To be perfectly honest, we didn’t go through all of that for a scratch. It was for love, and as cheesy as it sounds, because we’re a family. Family isn’t confined to your genetics. It can also be a choice….a special connection, a bond. However, having someone to ring when you’re in trouble and who will be there for you in that special way, is life changing and it stops people falling through the ground when the chips are down. Of course, we also have our faith and know God is always with us. However, his ways aren’t always our ways and our time here is finite. That’s not something which stares me in the face every day, but it is something I factor into my expectations.

So, while I was looking for fun today, I found drama, but also a renewed appreciation of our family, and so much gratitude for the growth in our son.

I’d like to share a poem I wrote about him when he was five not long after he’d started school.

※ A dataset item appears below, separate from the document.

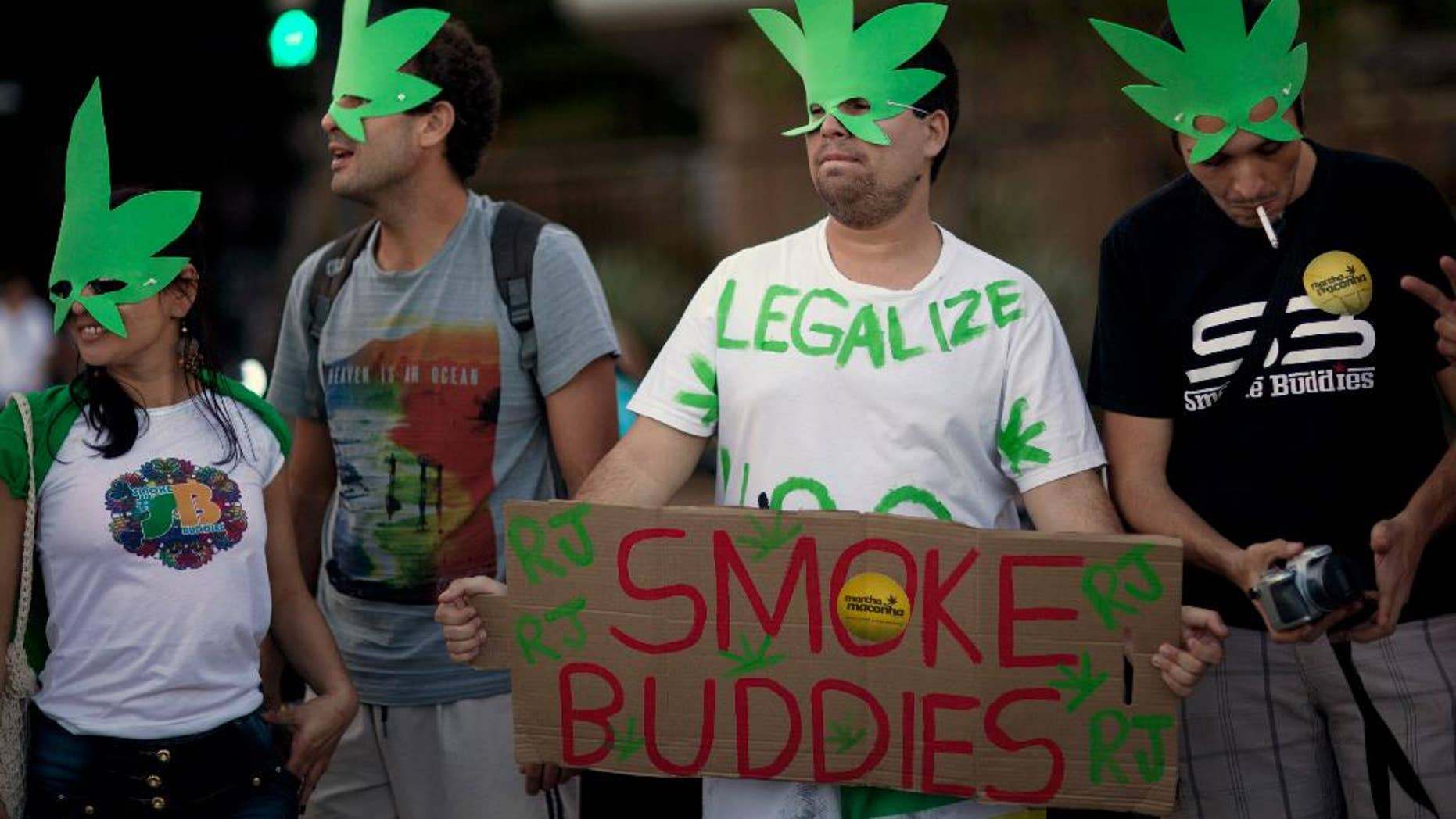 FILE - In this May 11, 2013 file photo, demonstrators wear cannabis shaped masks to support the legalization of marijuana in Rio de Janeiro, Brazil, during a march marking the 32 anniversary of Jamaican musician Bob Marley's death. Brazil's Supreme Court on Wednesday, Aug. 19, 2015 began debating a drug case that could lead to the decriminalization of drug possession for personal use. A final ruling is not expected for several days. (AP Photo/Felipe Dana, File)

I was helping out a lot in his classroom and helping to teach the kids how to write and hat all important thing of leaving a finger space in between the words, which for them wasn’t something they could just eyeball and get it right. It was quite a slow, conscious, and very physical process of actually putting their finger on the page and writing around it and they had to concentrate so much. It was hard work. I flashed forward from that moment to when he walked out of that gate and he’d become a man. He still has a way to go and he’s really been up against it with covid, but he’s getting there. Today, as they say, was proof of the pudding.

This post has covered quite a bit of ground, but I’d love you to respond with stories of your own.

Best wishes,

Rowena

PS I’d just like to add that the road hasn’t been easy for our family, and we have really toughed it out. I don’t know whether I’d describe us as particularly happy, but we’re not miserable either and that says a lot. There’s gratitude, but also envy, disappointment and being human. Whatever else we are and however we might feel in the moment, we are a family…us and our dogs.